* **How to complete this task**:
Copy out each line of the entries where the word "versus" is present.

== Segment start ==

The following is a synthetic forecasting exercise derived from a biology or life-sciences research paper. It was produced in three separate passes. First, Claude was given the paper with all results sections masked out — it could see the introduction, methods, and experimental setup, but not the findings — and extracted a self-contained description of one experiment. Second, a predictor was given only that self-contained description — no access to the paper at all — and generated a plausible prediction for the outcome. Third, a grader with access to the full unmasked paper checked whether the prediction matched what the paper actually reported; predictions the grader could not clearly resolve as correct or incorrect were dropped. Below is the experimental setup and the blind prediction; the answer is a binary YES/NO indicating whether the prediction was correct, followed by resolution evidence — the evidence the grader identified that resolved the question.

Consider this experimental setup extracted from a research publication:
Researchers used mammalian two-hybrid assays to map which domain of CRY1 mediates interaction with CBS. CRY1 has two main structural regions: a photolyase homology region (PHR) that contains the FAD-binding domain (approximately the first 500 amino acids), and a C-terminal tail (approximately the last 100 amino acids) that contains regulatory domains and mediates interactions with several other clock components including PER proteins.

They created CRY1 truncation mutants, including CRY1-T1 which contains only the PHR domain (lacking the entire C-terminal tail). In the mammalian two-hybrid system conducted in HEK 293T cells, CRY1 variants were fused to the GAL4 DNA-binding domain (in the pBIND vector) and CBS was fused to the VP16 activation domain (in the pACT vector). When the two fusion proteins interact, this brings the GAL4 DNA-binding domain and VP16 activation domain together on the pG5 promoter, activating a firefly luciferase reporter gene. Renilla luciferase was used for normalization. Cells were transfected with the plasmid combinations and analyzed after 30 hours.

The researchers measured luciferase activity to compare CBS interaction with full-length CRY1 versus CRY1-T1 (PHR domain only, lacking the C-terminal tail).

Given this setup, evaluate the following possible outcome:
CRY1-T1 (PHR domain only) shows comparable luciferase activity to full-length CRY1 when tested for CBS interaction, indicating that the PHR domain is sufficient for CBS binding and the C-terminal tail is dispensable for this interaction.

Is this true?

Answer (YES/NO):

== Segment end ==
== Segment start ==

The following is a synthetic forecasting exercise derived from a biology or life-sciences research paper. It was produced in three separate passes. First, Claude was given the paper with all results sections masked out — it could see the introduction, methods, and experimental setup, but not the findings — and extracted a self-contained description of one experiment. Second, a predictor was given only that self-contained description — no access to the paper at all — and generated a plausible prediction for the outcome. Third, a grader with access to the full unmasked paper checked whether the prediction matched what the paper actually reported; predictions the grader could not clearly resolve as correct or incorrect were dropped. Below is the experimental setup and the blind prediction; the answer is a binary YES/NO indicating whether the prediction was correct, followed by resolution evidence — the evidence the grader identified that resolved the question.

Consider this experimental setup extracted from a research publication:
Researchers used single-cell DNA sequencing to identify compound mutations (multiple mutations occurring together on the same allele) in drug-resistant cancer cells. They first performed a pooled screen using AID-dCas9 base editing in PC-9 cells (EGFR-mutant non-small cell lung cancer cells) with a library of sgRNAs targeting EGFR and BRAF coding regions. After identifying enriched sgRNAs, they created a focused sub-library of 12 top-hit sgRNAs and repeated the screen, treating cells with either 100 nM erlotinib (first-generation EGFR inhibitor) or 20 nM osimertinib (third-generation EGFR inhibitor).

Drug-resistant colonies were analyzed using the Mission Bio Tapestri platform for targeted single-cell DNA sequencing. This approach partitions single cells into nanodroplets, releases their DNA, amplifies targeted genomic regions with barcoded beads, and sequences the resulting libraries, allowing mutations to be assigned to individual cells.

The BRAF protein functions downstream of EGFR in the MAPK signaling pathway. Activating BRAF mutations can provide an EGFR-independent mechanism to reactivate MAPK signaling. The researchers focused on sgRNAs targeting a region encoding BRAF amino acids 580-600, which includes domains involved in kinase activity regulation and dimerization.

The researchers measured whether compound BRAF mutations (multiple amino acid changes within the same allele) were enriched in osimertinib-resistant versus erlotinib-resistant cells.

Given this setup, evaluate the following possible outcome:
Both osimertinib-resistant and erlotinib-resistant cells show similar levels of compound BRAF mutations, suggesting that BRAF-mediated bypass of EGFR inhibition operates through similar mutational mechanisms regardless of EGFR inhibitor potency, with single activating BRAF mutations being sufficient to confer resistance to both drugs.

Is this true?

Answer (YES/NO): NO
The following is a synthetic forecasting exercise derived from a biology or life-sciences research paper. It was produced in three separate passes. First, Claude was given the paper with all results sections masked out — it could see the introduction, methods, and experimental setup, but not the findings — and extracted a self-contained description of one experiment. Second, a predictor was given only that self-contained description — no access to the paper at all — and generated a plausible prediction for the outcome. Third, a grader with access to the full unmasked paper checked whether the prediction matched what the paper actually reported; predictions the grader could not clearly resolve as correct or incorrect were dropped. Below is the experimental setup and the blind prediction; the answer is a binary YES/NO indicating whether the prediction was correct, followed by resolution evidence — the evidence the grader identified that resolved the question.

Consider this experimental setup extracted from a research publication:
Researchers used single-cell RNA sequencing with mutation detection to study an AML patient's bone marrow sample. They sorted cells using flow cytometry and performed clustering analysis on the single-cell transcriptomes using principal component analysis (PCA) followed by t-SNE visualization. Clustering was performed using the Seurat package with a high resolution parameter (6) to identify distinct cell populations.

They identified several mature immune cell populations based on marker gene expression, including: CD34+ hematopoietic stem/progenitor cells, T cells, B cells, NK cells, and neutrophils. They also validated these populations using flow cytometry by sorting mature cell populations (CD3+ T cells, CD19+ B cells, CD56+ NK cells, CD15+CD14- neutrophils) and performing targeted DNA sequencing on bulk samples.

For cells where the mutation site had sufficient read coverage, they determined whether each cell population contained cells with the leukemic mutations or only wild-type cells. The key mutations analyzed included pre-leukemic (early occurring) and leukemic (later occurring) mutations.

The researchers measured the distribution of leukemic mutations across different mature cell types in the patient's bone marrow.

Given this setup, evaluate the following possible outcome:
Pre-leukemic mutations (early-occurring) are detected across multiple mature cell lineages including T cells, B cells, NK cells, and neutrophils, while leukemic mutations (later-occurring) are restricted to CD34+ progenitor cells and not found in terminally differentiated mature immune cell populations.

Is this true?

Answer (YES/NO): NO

== Segment end ==

* **Output for this task**:
The researchers measured luciferase activity to compare CBS interaction with full-length CRY1 versus CRY1-T1 (PHR domain only, lacking the C-terminal tail).
The researchers measured whether compound BRAF mutations (multiple amino acid changes within the same allele) were enriched in osimertinib-resistant versus erlotinib-resistant cells.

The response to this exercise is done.